Scene-based reasoning records:
-*-*-
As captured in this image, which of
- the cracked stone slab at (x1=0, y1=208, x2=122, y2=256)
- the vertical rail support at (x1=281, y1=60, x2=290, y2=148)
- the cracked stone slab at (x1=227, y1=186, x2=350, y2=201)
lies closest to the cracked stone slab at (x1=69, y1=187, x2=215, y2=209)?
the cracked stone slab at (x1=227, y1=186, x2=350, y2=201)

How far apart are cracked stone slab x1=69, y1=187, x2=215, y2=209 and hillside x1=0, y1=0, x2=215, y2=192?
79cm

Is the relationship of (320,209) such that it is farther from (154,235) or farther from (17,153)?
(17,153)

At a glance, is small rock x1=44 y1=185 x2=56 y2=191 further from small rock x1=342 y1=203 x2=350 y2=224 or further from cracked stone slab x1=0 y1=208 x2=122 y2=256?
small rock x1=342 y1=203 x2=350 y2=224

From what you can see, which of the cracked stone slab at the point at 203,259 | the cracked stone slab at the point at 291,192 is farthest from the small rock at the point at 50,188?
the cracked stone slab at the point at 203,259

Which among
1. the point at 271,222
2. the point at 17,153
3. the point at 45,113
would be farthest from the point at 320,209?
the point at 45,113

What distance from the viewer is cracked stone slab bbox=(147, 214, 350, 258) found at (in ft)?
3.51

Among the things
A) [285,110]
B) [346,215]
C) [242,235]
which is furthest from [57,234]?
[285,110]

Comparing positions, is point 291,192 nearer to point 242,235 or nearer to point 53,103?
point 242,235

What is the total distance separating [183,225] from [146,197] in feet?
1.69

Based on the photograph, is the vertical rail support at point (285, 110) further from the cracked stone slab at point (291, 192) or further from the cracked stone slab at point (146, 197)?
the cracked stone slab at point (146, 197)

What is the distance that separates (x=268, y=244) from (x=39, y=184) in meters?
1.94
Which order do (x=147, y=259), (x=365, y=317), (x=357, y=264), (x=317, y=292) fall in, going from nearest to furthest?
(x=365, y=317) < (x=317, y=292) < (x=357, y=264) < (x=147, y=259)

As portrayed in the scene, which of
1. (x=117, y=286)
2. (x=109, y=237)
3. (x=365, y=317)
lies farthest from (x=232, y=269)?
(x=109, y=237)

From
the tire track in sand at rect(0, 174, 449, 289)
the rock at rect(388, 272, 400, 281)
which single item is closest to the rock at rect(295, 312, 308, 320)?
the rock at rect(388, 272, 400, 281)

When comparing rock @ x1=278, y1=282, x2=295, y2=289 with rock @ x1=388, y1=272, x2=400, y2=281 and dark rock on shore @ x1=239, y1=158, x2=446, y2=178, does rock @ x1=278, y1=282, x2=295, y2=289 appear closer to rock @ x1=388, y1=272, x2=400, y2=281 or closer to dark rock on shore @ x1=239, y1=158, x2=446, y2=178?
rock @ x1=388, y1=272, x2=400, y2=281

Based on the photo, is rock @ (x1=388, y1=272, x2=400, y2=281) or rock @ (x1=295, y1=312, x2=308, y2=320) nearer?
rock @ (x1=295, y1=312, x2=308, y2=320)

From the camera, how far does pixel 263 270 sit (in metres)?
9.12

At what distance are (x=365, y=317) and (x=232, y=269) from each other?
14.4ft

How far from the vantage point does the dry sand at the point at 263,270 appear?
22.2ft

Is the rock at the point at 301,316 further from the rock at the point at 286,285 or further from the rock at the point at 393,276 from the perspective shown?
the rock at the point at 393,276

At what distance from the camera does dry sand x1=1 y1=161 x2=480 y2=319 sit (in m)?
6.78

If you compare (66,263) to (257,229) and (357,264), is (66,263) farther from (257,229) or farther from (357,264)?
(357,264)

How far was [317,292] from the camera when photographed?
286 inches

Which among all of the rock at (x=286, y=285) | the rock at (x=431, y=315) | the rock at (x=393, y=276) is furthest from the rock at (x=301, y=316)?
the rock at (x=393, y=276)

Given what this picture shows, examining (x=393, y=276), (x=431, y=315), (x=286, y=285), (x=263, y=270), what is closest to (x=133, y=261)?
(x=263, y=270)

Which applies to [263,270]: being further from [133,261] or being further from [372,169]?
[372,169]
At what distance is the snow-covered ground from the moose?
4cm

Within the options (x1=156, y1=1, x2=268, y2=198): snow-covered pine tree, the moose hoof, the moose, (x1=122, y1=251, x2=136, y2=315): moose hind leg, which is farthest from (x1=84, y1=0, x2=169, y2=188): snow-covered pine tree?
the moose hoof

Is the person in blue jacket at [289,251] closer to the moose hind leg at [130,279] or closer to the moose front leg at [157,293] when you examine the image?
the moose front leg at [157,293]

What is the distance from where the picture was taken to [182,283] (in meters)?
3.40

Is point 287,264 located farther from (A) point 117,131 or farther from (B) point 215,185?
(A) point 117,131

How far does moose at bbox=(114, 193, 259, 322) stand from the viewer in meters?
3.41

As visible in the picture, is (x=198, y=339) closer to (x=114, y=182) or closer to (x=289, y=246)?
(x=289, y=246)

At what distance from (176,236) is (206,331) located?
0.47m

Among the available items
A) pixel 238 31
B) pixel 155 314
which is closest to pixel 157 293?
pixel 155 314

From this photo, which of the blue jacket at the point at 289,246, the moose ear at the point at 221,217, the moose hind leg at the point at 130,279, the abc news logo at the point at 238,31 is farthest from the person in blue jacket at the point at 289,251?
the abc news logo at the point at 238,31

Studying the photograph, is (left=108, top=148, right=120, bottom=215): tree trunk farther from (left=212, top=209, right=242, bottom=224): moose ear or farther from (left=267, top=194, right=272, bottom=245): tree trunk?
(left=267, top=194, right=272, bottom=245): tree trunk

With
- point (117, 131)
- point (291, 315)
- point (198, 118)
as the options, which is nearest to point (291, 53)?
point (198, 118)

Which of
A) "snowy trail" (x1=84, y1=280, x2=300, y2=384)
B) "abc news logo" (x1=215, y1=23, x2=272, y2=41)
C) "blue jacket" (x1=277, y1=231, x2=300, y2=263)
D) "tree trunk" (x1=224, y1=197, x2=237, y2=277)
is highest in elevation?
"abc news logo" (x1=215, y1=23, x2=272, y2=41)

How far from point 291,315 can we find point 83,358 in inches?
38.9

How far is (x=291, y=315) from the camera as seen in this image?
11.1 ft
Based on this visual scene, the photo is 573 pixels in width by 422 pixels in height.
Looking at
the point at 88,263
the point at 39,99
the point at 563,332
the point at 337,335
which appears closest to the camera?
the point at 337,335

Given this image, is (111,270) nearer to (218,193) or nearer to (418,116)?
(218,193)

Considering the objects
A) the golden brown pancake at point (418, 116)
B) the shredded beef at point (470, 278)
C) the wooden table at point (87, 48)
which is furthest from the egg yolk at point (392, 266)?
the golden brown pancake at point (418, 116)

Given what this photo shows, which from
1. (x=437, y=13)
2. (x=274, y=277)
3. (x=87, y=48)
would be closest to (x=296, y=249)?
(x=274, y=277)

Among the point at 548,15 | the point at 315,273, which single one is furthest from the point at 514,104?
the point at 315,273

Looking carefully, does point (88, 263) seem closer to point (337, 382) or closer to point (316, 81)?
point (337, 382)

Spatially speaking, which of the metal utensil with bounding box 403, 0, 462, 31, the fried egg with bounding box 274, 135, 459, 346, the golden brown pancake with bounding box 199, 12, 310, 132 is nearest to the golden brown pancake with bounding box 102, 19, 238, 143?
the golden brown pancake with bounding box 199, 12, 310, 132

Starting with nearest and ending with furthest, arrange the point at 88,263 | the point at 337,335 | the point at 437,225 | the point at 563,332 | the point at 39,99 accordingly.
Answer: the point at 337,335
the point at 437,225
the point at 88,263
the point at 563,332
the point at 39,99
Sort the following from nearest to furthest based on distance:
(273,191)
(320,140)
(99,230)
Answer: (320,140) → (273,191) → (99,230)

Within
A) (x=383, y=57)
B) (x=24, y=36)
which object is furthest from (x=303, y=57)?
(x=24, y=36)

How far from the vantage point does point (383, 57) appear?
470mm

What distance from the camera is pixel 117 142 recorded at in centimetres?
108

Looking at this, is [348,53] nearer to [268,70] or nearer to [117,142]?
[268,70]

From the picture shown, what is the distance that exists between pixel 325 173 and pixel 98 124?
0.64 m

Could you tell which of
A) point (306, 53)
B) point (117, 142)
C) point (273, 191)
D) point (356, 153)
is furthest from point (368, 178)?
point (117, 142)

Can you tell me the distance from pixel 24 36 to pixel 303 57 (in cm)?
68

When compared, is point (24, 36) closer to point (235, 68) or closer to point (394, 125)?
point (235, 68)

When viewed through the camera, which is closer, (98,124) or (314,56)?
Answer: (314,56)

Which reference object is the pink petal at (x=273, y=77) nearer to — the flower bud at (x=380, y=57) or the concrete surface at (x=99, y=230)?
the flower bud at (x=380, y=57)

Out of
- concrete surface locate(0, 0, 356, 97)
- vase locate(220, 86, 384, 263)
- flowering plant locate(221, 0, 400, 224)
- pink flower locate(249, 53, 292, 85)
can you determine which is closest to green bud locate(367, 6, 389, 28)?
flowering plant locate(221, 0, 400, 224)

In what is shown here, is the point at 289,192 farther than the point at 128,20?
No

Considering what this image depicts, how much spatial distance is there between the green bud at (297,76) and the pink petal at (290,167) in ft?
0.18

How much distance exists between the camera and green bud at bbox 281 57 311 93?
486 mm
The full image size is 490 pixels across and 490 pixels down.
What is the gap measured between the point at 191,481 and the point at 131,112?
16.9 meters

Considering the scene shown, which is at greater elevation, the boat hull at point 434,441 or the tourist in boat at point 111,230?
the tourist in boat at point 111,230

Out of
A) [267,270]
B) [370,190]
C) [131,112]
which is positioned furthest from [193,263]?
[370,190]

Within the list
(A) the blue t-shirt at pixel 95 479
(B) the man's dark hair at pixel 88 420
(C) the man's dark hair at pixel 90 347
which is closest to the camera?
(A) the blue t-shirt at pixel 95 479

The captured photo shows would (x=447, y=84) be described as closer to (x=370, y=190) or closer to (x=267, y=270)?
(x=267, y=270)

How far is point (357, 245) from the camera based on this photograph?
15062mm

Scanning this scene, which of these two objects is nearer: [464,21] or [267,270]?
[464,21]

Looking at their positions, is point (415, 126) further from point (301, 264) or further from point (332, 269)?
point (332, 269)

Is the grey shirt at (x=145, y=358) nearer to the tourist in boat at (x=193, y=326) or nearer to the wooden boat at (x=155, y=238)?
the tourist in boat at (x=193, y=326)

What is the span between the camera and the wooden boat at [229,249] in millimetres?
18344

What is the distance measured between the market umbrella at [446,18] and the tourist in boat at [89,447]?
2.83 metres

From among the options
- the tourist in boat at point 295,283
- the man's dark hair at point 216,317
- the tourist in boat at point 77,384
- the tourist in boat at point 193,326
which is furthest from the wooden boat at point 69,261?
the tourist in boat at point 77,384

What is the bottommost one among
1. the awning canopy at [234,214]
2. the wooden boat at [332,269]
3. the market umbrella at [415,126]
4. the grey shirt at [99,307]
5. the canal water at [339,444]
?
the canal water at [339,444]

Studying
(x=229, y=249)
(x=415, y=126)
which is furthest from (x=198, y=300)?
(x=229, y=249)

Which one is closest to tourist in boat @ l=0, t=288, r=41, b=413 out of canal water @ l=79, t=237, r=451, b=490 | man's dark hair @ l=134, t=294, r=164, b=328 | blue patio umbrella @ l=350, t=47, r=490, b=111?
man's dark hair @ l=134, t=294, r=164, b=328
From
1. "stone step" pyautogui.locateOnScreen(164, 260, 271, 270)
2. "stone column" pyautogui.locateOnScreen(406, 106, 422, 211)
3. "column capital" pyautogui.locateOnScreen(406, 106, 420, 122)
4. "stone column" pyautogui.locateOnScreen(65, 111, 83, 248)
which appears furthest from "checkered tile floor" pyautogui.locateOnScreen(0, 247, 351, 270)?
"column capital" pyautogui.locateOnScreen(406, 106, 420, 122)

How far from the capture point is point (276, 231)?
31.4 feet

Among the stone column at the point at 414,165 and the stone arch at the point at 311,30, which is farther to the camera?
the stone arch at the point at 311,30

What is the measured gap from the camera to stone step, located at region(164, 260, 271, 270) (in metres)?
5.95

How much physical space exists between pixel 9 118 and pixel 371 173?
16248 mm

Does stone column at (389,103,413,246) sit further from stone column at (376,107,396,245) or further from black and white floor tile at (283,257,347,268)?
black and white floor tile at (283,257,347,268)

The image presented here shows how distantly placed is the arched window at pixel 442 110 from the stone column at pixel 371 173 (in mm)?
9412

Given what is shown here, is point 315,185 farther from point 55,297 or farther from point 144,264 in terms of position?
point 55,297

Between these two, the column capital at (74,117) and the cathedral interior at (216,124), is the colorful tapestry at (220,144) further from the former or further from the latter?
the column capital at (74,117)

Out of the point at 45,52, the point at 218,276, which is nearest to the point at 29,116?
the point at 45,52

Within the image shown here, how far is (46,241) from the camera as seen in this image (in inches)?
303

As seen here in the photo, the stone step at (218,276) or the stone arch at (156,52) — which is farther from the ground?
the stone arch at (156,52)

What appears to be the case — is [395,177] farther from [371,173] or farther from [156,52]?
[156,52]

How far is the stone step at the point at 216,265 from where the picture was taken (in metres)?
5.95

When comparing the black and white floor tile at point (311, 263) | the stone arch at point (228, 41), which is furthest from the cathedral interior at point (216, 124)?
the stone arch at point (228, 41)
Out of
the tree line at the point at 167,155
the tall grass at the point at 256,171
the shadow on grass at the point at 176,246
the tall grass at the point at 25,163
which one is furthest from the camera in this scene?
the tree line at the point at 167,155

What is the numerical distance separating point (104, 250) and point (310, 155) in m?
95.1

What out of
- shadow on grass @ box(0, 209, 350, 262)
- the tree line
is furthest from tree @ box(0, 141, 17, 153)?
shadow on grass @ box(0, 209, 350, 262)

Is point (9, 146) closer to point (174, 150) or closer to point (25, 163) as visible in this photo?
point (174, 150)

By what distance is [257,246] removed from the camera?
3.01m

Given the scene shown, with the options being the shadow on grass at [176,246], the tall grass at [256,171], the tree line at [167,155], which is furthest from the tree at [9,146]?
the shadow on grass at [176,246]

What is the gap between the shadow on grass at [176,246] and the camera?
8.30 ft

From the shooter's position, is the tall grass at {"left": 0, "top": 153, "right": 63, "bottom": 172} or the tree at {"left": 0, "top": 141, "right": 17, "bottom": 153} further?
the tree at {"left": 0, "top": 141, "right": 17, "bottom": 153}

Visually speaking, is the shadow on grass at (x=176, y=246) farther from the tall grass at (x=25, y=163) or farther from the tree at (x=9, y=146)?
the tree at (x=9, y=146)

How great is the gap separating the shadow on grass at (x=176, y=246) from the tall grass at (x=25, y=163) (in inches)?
-*-*-
Your task is to return, exactly and on their own, the lines from the one containing "What out of" through the last line of the listing.

» **Solution to the problem**
What out of
- shadow on grass @ box(0, 209, 350, 262)
- the tree line
is furthest from tree @ box(0, 141, 17, 153)?
shadow on grass @ box(0, 209, 350, 262)

Is point (9, 146) closer to point (174, 150) or closer to point (25, 163) as visible in this photo?
point (174, 150)

By what distance is [257,246] removed from the camera?
3.01m

Given the scene shown, with the options being the shadow on grass at [176,246], the tall grass at [256,171], the tree line at [167,155], which is furthest from the tree at [9,146]?
the shadow on grass at [176,246]

What is the gap between the shadow on grass at [176,246] and the camera?
8.30 ft

From the shooter's position, is the tall grass at {"left": 0, "top": 153, "right": 63, "bottom": 172} or the tree at {"left": 0, "top": 141, "right": 17, "bottom": 153} further?
the tree at {"left": 0, "top": 141, "right": 17, "bottom": 153}

Visually speaking, is the shadow on grass at (x=176, y=246) farther from the tall grass at (x=25, y=163) or farther from the tree at (x=9, y=146)?
the tree at (x=9, y=146)

How great is the gap separating the shadow on grass at (x=176, y=246) from the tall grass at (x=25, y=163) (in inches)?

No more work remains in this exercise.